Di luar dugaan. Pemuda itu membuka penutup atas keranjang dan dengan sigap menghantam kepala salah satu anjing dengan sebuah kapak. Si anjing masih berusaha bangun dengan teriakan melengking berkali-kali. Tapi Si pemuda beorotot tak menyerah, diulangnya hantaman kedua, ketiga dan keempat sampai tubuh anjing itu terkapar. Bunyi keras hantaman besi ke tulang tengkorak dan pekikan anjing itu membuat saya menciut di pojok pasar Tomohon. 
Tubuh anjing itu masih terlihat megap-megap. Saya melihat si pemuda tadi meraih selang dan menyulutnya. Dengan sigap dia memainkan ujung selang yang kini mengeluarkan api ke sekujur tubuh anjing. Tak butuh waktu lama, anjing yang tadi berwarna coklat terang kini berubah hitam dan kaku. 
Di dalam keranjang, seekor anjing lain terlihat menciut sambil sesekali mengelurkan pekikan yang lagi-lagi tidak mirip suara anjing.
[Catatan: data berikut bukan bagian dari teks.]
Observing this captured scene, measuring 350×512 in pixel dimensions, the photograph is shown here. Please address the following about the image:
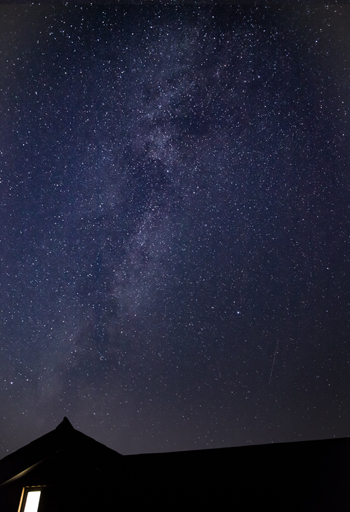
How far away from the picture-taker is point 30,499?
245 inches

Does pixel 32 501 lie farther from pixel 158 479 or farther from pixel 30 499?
pixel 158 479

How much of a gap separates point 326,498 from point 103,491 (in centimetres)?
394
Atau memang begitu pekikan anjing, entahlah.
Merasa cukup dengan pemandangan di Pasar Tomohon pagi itu, kami balik badan melanjutkan perjalanan, menikmati sisi lain Kota Tomohon. Rasa lapar karena tak sempat sarapan seketika hilang. Kami memutuskan singgah di sebuah mesjid, untuk bersih-bersih. Di sana, kami menghabiskan sedikit waktu berbincang dengan pengelola mesjid yang juga difungsikan sebagai sekolah bagi Muslim. Mesjid Al Mujahidin namanya, adalah satu-satunya mesjid di Kota Tomohon yang juga difungsikan sebagai Islamic Center bagi warganya Kota Tomohon yang hanya 10% beragama Islam.
Kami mencoba segenap usaha melupakan pemandangan di pasar Tomohon. Sialnya, Memei tak henti-hentinya mengaduh. Memei ingin segera tiba di rumah dan memeluk kucingnya.